Elle a fait des études à Périgueux. Elle est devenue Intendante dans l'Education nationale. Elle a veillé toute sa vie à ce que les enfants mangent bien. Pour lutter contre l'inégalité sociale il est important de commencer par bien manger. Il ne peut y avoir d'esprit sain que dans un corps sain disait Montaigne.
Le radical socialiste Pierre Mendes-France fit longtemps distribuer un verre de lait à l'école, collectif et gratuit lors, des récréations du matin.
Même dans un collège de 400 élèves, en dordogne, en Loire-Atlantique ou en Charente-maritime, partout où Jacqueline a ete affectée... d'Aventures en aventures...
Si un seul élève n'avait pas bien mangé, faisant des rondes spécialement aux heures des repas, Jacqueline l'avait remarqué, elle le savait et elle allait le voir.
Et le problème pouvait dès lors peut-être se résoudre.
Jacqueline a ainsi poursuivi le combat de ses ainés pour le bien des autres dans l'Education populaire.
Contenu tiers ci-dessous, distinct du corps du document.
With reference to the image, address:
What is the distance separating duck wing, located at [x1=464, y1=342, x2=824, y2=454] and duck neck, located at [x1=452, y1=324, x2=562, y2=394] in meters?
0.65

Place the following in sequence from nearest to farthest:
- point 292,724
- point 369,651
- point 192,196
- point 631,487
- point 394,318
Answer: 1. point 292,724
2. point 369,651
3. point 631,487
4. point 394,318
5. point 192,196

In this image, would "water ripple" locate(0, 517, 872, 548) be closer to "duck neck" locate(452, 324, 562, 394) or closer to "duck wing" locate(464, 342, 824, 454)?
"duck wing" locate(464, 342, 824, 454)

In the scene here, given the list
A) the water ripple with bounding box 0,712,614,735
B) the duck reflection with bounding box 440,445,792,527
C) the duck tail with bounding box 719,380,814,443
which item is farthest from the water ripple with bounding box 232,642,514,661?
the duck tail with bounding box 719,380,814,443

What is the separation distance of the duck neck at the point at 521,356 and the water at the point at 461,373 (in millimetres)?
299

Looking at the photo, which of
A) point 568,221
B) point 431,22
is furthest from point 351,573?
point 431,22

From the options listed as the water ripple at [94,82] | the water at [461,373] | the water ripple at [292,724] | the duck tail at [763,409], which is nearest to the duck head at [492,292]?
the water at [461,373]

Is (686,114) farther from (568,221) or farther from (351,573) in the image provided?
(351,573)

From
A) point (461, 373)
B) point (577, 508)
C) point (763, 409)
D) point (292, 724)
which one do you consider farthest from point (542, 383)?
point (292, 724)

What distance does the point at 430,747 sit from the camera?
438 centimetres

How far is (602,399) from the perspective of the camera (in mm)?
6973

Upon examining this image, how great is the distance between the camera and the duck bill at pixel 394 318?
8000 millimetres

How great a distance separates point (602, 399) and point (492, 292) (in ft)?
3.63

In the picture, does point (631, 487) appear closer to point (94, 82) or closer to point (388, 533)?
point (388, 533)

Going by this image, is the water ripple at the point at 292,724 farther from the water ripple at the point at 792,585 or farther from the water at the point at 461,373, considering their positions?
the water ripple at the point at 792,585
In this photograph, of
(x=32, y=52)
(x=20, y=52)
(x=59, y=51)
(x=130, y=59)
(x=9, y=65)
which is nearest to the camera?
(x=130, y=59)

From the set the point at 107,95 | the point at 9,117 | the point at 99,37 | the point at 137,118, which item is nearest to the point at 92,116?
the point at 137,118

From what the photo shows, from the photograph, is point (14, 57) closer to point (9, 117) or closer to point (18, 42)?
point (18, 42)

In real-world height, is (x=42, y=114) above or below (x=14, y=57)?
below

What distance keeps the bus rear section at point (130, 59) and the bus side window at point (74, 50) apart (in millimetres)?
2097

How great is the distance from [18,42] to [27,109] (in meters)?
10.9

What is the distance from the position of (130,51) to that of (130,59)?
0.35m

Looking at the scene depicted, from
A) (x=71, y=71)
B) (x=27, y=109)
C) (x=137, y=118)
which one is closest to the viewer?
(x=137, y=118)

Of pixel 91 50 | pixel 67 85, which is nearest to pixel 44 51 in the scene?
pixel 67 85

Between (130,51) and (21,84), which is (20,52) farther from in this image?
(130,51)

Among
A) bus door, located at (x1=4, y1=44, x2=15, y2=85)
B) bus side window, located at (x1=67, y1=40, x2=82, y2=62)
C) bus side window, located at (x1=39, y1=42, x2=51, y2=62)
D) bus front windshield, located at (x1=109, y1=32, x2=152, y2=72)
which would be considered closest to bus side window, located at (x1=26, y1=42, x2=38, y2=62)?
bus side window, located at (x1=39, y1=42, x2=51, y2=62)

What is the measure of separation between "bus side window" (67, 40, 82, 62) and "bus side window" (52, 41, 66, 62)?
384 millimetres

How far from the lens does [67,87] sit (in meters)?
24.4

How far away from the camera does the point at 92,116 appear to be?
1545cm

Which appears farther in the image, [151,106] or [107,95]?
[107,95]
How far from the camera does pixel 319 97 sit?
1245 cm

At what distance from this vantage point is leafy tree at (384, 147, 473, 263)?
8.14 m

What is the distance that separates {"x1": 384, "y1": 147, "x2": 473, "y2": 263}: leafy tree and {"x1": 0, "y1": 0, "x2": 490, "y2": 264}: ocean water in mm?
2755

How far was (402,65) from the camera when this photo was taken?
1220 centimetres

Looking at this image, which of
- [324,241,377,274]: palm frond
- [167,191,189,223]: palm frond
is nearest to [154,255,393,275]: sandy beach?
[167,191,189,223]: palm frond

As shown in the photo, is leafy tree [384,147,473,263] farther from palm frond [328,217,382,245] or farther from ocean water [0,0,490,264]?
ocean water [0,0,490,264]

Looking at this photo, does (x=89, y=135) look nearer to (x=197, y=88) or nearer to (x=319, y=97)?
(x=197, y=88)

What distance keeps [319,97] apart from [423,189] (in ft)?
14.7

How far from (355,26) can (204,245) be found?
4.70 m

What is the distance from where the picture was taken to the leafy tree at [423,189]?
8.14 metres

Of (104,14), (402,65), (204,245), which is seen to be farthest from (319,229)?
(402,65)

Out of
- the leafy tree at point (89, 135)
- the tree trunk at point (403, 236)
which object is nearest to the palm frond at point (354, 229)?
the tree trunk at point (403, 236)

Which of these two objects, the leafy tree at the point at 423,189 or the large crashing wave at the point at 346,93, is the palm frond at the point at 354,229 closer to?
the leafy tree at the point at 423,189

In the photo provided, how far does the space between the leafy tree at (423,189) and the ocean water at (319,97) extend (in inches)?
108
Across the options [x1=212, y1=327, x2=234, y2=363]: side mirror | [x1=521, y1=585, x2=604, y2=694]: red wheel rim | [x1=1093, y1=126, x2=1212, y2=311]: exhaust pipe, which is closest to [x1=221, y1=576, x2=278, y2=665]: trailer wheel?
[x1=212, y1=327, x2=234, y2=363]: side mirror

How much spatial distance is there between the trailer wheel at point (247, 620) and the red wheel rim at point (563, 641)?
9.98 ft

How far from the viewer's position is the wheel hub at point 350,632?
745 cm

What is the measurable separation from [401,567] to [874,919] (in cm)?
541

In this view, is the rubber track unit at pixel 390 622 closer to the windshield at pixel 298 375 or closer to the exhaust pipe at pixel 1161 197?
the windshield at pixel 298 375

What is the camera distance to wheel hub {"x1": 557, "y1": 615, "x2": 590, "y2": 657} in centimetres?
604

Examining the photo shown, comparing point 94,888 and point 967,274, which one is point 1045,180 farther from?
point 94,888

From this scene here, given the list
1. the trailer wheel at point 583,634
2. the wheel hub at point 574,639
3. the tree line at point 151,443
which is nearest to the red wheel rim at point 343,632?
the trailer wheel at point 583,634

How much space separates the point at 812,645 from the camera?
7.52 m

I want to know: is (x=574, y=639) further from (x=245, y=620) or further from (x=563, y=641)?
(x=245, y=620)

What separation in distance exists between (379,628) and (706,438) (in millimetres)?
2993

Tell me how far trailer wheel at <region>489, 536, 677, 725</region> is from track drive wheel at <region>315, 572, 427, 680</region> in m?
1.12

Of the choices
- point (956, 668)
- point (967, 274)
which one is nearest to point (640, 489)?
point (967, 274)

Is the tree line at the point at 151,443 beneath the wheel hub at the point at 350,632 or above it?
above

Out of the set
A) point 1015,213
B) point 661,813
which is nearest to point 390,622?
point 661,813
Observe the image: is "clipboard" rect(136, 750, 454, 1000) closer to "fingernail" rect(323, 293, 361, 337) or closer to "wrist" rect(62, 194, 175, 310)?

Militante associative elle a été Monitrice de colonie de vacances et Sous-directrice à Hendaye, Murat le quaire, Saint-Georges de Didonne.
A Saint-Georges de didonne avec la FOL- fédération des oeuvres laïques- colonie de vacances fondée en 1954 par mon parrain l'instituteur et Sénateur-Maire Roger Roudier, la mer était au coeur du projet pédagogique.
Il s'agissait pour des milliers de petits périgourdins de voir la mer qu'ils n'avaient jamais vu.
Et ensuite d'approfondir toutes les connaissances de l'environnement maritime.
Procurer aux jeunes le bonheur de la découverte et de l'émerveillement.
Jacqueline a ainsi poursuivi le combat avec nous ses enfants, Véronique et Stéphane. Elle nous trimbalait partout avec son Ami 8.
Au Basket, au Cours de musique, au Cinéma...
Je me souviens d'une journée enneigée à Saint-Genis de Saintonge. J'étais enfant, à l'arrière de la voiture, et elle avait ses longs cheveux noirs.
Dans un grande ligne droite... Dans l'intimité d'un enfant avec sa mère...
Il neigeait et nous glissions sur la route. La voiture dérapait.
Nous avions un peu peur... mais on riait.
Jacqueline a fait voyager ses enfants et ses petits enfants aux quatres coins du monde.
Véronique, Stéphane, Gabrielle, Clémence, Victor et puis mes deux enfants : Jeanne et Ferdinand.
Tunisie, Etat-unis, Angleterre, Italie...
Elle voulait que chacun fasse au moins un grand voyage.
Assisté par mon père Roger Boudy, dont elle était tombée amoureuse en colonie de vacances à Hendaye il y a un peu plus de 60 ans, Jacqueline s'est engagée dans un dernier combat il y a peu. Il a commencé en 2016. La lutte contre
Une maladie incurable, la fibrose pulmonaire idiopathique.
Et elle l'a aussi gagné d'une certaine manière.
Aidée par mon père Roger Boudy, exemplaire, valeureux, cuisinier, taxi, soignant... Mon père disponible sans limites... De jour comme de nuit... Elle a tenu tête au destin près de 7 années. Ce qui est très rare pour ce type de maladie. Maladie où l'on voit lentement ses capacités pulmonaires se réduire...Et son physique diminuer, les handicaps se succédant. Maladie invivable, sans doute proche de la torture.
Et elle a choisi de partir un 24 juillet.
Merci pour tous ces combats et merci pour cet amour.
Comme dit ton amie Marie-Christine Richard, nous ne cesserons jamais de parler de toi, Maman.